Document Information:
Title:Microfinance meets the market
Author(s):Robert Cull, Asli Demirgüç-Kunt, Jonathan Morduch
Volume:92 Editor(s): Todd A. Watkins, Karen Hicks ISBN: 978-1-84950-681-6 eISBN: 978-1-84950-682-3
Citation:Robert Cull, Asli Demirgüç-Kunt, Jonathan Morduch (2009), Microfinance meets the market, in Todd A. Watkins, Karen Hicks (ed.) Moving Beyond Storytelling: Emerging Research in Microfinance (Contemporary Studies in Economic and Financial Analysis, Volume 92), Emerald Group Publishing Limited, pp.1-30
DOI:10.1108/S1569-3759(2009)0000092004 (Permanent URL)

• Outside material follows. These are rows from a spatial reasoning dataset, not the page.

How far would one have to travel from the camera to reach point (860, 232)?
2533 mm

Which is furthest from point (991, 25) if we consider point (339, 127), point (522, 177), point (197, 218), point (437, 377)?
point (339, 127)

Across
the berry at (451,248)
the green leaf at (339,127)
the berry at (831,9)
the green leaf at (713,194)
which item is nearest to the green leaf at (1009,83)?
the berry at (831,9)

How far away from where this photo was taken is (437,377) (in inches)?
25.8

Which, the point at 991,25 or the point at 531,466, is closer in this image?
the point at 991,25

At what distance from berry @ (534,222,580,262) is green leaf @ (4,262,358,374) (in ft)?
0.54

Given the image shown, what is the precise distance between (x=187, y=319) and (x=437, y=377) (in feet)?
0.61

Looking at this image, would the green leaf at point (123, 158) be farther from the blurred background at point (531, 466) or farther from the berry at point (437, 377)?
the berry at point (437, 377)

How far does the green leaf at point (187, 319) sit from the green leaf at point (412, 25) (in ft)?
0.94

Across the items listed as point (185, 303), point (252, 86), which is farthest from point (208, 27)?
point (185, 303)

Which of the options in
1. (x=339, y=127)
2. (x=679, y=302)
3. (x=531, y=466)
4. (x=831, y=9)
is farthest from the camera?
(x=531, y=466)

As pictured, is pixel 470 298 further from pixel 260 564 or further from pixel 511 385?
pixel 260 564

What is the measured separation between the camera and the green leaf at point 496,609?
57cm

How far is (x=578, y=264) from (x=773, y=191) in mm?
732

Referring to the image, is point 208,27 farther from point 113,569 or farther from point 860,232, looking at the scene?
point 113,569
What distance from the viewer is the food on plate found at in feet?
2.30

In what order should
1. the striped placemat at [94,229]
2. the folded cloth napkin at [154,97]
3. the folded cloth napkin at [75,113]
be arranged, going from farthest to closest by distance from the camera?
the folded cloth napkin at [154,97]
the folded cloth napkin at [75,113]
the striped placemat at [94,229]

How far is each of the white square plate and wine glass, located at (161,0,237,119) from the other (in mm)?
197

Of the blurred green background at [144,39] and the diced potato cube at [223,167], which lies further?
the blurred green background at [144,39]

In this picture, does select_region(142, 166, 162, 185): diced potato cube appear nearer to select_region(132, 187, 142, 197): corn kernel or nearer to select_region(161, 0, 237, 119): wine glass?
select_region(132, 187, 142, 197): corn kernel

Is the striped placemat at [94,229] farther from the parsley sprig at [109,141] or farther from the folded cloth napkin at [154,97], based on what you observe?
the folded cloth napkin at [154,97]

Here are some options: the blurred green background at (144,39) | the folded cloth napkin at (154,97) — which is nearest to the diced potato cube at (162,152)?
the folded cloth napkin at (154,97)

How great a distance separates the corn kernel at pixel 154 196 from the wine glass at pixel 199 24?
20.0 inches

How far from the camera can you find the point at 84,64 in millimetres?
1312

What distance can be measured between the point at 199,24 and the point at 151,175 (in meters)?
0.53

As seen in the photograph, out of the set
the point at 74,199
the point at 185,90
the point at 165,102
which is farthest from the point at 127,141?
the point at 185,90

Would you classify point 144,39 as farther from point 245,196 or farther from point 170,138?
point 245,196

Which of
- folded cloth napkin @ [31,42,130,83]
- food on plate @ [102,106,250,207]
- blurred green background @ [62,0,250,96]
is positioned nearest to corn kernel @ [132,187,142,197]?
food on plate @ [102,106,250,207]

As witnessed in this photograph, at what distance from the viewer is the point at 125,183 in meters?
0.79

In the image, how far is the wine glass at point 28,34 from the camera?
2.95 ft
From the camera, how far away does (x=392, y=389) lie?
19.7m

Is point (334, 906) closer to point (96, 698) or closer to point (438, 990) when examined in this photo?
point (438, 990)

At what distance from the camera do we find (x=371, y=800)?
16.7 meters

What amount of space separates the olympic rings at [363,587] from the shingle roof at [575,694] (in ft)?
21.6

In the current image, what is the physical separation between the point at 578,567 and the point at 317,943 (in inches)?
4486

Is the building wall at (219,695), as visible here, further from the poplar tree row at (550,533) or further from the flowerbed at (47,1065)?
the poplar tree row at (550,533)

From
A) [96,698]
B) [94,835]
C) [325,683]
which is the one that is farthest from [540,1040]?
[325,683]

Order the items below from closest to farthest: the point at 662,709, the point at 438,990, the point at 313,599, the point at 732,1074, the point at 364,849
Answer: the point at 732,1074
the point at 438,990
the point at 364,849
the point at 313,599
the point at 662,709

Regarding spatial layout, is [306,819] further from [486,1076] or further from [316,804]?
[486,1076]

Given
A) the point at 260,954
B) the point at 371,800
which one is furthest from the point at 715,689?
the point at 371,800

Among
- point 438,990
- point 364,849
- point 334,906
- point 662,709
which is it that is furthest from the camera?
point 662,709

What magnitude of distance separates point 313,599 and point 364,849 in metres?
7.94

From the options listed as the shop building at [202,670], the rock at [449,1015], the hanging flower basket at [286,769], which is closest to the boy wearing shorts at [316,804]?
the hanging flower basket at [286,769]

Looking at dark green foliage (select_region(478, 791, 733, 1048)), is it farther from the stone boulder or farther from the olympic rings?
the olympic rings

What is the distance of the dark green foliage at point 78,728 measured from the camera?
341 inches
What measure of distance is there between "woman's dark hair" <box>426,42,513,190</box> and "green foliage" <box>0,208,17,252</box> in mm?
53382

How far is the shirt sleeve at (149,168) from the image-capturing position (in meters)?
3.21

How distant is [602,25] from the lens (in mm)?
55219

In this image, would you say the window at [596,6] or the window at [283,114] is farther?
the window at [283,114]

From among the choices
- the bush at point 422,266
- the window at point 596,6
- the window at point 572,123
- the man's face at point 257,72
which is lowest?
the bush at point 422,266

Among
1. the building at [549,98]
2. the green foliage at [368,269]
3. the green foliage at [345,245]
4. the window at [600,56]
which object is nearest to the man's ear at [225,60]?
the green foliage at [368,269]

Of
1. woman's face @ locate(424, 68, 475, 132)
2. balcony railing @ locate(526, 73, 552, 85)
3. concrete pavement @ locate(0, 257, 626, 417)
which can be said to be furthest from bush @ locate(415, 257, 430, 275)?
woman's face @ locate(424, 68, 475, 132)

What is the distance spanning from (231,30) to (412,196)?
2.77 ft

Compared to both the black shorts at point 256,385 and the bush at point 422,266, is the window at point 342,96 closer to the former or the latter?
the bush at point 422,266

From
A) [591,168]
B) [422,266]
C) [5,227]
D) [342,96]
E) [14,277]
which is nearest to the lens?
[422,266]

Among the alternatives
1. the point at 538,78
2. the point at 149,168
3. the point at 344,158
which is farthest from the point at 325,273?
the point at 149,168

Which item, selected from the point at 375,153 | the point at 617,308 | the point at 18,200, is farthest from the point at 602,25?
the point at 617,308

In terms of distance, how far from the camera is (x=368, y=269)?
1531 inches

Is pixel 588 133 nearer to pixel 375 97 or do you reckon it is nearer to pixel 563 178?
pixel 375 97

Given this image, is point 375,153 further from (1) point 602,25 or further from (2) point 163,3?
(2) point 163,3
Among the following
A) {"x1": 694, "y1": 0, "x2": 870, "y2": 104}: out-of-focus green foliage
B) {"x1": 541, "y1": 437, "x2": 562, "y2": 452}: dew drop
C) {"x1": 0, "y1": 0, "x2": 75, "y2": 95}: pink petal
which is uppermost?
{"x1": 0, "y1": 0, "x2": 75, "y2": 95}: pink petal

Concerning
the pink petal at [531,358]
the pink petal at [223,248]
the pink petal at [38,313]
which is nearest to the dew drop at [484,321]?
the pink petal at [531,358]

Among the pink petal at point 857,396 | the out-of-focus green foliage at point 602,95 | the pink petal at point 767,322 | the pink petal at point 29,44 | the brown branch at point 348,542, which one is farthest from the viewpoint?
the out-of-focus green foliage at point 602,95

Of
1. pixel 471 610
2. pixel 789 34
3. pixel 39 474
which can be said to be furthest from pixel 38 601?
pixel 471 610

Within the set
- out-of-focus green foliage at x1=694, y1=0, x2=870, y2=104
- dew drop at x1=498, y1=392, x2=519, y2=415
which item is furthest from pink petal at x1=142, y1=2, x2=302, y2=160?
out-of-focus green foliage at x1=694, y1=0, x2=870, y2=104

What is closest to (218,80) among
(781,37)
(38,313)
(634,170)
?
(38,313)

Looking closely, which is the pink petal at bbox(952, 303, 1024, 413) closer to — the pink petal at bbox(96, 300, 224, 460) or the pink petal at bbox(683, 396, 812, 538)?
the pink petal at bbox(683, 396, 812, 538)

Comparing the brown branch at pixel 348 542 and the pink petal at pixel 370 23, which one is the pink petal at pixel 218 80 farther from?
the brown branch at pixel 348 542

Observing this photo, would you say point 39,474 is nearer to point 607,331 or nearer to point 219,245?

Publisher:Emerald Group Publishing Limited
Article type:Chapter Item
Extract:

In April 2007, Banco Compartamos of Mexico held a public offering of its stock in which insiders sold 30 percent of their holdings. The sale was over-subscribed by 13 times, and Compartamos was soon worth $1.6 billion (for details of the story, see Rosenberg, 2007; Malkin, 2008; Accion International, 2007). A month before the offering, the Economist (2007) had written: “Compartamos may not be the biggest bank in Mexico, but it could be the most important.” Compartamos’ claim to importance stems from its clients – not from their elite status, but from the opposite. The bank describes them as low-income women, taking loans to support tiny enterprises like neighborhood shops or tortilla-making businesses. The loans the women seek are small – typically hundreds of dollars rather than many thousands – and the bank requires no collateral. It is a version of “microfinance,” the idea associated with Muhammad Yunus and Grameen Bank of Bangladesh, winners of the 2006 Nobel Peace Prize. For Yunus, microfinance can unleash the productivity of cash-starved entrepreneurs and raise their incomes above poverty lines. It is a vision of poverty reduction that centers on self-help rather than direct income redistribution.